Monday, April 20, 2015

God will provide... Im taking the leap and the journey continues.




Please take a moment to watch this beautiful representation of our work in Chenzhou, and the beautiful faces we have come to love.


God Will Provide....

I felt God speaking to me over the past few months, telling me that I needed to go back to China this summer.

But I honestly doubted at first. I knew I didn't have the money, and I knew how busy I was with school and dance team and did not know if I could raise the money. So I disregarded what He was telling me. But ever persistent He is and how thankful I am for a God that loves us enough to give us chance after chance to hear Him and be obedient in what His plans are for our lives.

I knew from a young age that China would be a part of God's plan for me and my life. I still do not know exactly what it is, but I believe that this mission trip to the Chenzhou orphanage is a part of that plan.

Being a college student and trying to raise funds for this trip on such short notice is extremely difficult. Throughout the year I am busy with dance and school and I have not had a job during the year. I am trying to come up with ways to fundraise the money in a very short time. Airline tickets are what is next on the agenda to pay for and that is a large sum of money at one time. Please pray with me as I continue to lean on God because I know if this is His plan, He will provide.

I am so happy to be going on this trip again. I have been struggling with knowing my purpose lately and I've been feeling very unmotivated. But ever since I responded to God's call  to go on the trip I have been much more motivated in every aspect of my life. I cannot wait to be back in China and with these precious people that have captured my heart.

Boys

The trip this year is exciting because we have a team of 16!! And in that 16 there are 5 males... We have never had men go on the trip before, other than Steve our guide in China. This is such a blessing because the kids and the nannies will be shown that they are loved by all, it is natural for girls to love kids, but these kids will really benefit from getting to run and play and interact with these men.

Translator

We have been blessed with another translator as well! No one at the orphanage speaks English and God must have heard our prayers because she is also a believer. This means we will have a greater chance of sharing the gospel with them. Along with our actions of love and trying to be Jesus to them.

The teams that have gone for many years now have planted the seed, and we have built a beautiful relationship with them, we hope to see this grow as well. Many great things are coming together for this year and I am so excited to see what God will do.

Li Ming Orphanage
 We will be going to two orphanages on this trip. The first for a longer period of time is Chenzhou. But the second is one this team has not been to before. This is exciting because we are planting seeds somewhere else in China! Pray that the Love of the Lord is shown through us and our work there and that they will be open and accepting to us.
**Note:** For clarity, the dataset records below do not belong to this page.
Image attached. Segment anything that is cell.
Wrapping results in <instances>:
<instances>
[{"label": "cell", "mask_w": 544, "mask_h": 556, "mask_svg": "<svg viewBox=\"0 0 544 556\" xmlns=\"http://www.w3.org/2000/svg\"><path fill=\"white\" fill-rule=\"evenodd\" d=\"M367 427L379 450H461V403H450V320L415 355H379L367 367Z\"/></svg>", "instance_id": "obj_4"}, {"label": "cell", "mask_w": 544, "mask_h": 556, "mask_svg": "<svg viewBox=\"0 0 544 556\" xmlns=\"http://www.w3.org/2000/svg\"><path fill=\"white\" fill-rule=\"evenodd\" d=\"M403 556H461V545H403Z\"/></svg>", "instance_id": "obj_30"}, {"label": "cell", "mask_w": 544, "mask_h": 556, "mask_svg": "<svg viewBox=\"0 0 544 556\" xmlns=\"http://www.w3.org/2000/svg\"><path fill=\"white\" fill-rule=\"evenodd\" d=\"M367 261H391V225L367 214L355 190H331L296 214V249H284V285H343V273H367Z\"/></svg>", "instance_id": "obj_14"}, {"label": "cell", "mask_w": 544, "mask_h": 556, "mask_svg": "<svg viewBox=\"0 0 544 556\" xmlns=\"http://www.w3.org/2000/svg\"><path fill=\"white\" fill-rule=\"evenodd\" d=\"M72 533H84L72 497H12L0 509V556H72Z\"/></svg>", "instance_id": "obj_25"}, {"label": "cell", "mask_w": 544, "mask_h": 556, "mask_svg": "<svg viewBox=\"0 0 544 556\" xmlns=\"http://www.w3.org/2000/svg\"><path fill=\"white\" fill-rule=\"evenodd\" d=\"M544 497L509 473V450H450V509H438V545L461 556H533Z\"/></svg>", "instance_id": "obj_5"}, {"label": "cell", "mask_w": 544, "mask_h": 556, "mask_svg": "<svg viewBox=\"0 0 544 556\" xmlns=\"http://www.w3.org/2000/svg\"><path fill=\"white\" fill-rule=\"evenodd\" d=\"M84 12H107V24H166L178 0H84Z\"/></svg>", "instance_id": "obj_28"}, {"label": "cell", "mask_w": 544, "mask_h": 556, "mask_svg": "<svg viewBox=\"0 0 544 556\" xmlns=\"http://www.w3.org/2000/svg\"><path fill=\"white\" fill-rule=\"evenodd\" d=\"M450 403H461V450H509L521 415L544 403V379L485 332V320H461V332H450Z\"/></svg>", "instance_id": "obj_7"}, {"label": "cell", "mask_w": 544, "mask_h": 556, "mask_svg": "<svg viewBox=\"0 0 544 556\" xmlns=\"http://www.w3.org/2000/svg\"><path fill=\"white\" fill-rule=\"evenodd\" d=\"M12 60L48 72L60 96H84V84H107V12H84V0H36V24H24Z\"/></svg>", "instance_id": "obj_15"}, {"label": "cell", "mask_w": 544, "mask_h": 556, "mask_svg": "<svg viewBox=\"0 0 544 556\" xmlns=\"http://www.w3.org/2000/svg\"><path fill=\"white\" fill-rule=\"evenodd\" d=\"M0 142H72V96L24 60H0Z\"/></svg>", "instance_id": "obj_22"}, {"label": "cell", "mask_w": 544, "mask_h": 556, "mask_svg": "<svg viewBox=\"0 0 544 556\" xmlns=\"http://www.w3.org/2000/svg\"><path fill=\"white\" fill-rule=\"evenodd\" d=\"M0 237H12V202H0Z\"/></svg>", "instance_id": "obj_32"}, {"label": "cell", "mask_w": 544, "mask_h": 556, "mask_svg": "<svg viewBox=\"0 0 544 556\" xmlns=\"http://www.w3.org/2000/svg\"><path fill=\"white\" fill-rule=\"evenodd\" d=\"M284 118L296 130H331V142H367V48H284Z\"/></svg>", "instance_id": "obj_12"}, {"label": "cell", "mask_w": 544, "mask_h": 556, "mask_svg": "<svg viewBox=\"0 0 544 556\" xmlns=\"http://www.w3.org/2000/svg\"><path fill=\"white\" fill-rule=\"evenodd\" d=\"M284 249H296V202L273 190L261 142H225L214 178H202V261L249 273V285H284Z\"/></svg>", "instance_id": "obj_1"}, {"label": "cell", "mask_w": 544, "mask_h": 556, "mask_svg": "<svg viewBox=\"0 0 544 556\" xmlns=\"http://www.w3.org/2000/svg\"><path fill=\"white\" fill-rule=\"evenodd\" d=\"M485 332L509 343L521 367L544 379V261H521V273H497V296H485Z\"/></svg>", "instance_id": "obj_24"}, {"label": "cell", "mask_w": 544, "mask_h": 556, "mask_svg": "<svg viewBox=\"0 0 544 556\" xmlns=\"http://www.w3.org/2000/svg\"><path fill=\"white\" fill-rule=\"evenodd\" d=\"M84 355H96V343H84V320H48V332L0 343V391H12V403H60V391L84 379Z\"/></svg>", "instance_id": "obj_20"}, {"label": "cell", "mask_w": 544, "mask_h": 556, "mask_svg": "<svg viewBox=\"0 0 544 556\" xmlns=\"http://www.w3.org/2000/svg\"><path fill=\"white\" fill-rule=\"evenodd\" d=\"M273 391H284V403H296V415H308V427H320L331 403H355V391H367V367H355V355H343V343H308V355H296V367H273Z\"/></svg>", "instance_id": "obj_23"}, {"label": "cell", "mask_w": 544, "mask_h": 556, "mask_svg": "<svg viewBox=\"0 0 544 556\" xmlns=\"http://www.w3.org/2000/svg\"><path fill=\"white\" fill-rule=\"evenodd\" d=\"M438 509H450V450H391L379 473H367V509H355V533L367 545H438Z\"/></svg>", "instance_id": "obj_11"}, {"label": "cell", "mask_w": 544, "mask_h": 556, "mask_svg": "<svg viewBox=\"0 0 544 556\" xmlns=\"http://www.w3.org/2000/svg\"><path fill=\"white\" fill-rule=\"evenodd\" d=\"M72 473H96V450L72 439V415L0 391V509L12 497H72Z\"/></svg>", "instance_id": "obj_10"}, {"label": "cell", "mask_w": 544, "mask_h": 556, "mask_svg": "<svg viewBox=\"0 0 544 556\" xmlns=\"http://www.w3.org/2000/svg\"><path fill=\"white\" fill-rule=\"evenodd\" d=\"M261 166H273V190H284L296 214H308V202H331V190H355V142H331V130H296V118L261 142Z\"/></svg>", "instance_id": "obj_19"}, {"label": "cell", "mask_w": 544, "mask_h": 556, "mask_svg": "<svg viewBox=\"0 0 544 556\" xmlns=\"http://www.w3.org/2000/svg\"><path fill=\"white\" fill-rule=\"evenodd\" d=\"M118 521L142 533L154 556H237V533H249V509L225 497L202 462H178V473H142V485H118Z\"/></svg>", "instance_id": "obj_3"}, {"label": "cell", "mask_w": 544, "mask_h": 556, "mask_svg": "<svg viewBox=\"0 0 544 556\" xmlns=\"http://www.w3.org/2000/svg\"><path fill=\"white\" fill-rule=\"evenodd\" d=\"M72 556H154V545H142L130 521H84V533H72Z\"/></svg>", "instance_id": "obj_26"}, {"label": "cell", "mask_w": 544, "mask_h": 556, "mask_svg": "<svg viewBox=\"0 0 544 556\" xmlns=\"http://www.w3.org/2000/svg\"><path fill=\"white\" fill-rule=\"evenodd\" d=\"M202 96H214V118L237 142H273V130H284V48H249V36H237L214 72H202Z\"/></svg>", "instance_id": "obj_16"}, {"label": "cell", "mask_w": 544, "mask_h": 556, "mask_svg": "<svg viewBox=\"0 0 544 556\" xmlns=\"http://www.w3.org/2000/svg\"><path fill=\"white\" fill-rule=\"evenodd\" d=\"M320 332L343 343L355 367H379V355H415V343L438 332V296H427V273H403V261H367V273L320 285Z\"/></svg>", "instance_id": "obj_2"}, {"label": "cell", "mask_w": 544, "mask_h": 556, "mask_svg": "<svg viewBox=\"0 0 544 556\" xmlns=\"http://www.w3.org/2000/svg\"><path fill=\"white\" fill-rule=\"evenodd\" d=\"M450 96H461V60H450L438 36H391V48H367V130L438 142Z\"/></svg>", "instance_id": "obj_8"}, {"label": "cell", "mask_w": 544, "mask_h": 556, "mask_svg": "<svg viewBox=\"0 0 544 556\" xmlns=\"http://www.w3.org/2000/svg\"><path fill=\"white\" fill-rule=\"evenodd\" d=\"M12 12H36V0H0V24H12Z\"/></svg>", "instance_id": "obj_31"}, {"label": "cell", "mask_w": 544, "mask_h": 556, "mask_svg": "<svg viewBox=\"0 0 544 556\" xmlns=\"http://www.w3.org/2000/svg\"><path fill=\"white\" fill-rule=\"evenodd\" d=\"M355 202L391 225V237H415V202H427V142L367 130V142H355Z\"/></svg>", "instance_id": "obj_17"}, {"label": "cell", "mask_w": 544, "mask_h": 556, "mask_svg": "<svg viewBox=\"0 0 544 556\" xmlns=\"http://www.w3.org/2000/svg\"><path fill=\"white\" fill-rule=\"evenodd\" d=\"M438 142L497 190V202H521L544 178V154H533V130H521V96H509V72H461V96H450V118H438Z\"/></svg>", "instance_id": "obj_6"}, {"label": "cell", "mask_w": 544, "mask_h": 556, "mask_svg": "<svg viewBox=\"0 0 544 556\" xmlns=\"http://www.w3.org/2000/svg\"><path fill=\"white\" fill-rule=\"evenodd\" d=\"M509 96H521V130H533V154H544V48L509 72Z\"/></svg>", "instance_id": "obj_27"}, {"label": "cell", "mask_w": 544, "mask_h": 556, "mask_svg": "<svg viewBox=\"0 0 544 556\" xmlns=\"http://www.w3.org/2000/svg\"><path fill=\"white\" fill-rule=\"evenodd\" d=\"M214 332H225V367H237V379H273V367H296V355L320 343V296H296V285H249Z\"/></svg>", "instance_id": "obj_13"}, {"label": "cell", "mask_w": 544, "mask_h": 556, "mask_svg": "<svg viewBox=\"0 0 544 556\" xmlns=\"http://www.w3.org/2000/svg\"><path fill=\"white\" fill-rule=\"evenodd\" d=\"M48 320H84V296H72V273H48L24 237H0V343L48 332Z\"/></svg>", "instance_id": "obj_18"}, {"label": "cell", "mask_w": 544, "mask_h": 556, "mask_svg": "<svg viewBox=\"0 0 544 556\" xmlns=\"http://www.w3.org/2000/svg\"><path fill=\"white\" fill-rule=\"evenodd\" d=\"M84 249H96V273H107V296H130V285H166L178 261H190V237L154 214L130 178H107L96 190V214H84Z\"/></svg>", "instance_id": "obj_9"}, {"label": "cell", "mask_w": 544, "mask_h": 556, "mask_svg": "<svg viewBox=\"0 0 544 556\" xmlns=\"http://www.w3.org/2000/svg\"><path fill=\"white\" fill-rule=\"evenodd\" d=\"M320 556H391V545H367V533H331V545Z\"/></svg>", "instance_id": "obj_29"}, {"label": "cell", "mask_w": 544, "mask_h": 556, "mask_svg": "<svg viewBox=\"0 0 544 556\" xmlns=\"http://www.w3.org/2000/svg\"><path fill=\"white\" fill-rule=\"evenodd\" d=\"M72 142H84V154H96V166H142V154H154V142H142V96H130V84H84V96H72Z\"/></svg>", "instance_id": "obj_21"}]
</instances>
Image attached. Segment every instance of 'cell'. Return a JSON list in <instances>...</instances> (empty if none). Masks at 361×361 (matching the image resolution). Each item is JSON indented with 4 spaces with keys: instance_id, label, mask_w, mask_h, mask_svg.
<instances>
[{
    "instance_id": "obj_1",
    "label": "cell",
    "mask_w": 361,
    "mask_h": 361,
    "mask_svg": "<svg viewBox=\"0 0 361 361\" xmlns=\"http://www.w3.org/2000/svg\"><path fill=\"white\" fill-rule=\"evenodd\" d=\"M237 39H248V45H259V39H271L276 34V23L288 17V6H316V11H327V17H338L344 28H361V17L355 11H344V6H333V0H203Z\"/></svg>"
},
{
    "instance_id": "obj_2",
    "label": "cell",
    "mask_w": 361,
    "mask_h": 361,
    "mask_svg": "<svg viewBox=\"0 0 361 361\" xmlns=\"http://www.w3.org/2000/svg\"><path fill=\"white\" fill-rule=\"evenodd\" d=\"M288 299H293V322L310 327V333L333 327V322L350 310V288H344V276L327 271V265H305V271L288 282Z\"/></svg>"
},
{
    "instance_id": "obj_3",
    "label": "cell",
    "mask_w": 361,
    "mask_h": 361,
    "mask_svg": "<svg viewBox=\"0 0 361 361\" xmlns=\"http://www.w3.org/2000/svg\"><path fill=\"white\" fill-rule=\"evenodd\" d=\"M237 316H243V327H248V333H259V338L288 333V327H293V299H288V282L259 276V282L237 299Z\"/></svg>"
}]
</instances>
This is a portion of a letter my team leader sent before my first trip in 2013. This is a glimpse of why we go, and what we do.
 
Some will ask you, what is your trip about, why are you going? Because they ask me the same question. And it is hard to put into one simple answer. Is it about visiting orphans? Well of course it is. I believe with all my heart in James 1:27. But it goes SO far beyond visiting the orphans. It is kind of like this large puzzle and we have ALL these pieces that need to fit together to make it complete. You & I are some of the pieces. The nannies, the school, the director, the building itself, and of course, the orphans are ALL pieces of this puzzle. We know that God himself has designed THIS puzzle and He is placing each piece the way it needs to fit together. We want to be Jesus to everyone we meet. Some days that means we rock babies who are really sick. A piece of the puzzle into place. Some days that means we run around after big kids and give tons of hugs. A piece of the puzzle into place. Some days it means we sit and hold the hand of a nanny and smile and hug her. A piece of the puzzle into place. Some days it means we show up at a school where the orphans attend and we love on them in front of the other kids who have parents, and pray that they feel special. Some days it means we use our voice to gather the funds to send those kids to school, or fight for those who need families or we figure out WHAT can we do to change things, even if just a little. Some days it means we go to the local church and show our support. Some days we sit with our guide and show him verses in our bible that are special to us and explain why. Some days we just cry, and even that is ok. THAT might be the glue that sticks those puzzle pieces together.
 


Here is a little update on Emerson...
Little Emerson got the cleft palate and cleft lip surgery that I and others advocated for. She has also been ADOPTED!! How exciting is that. My baby girl is in the United States somewhere, but we unfortunately have no information of who her family is, and no way to find that out. I have tons of pictures and stories that I know her family would love to have, I hope that one day I will find contact to give them these things I know they long for.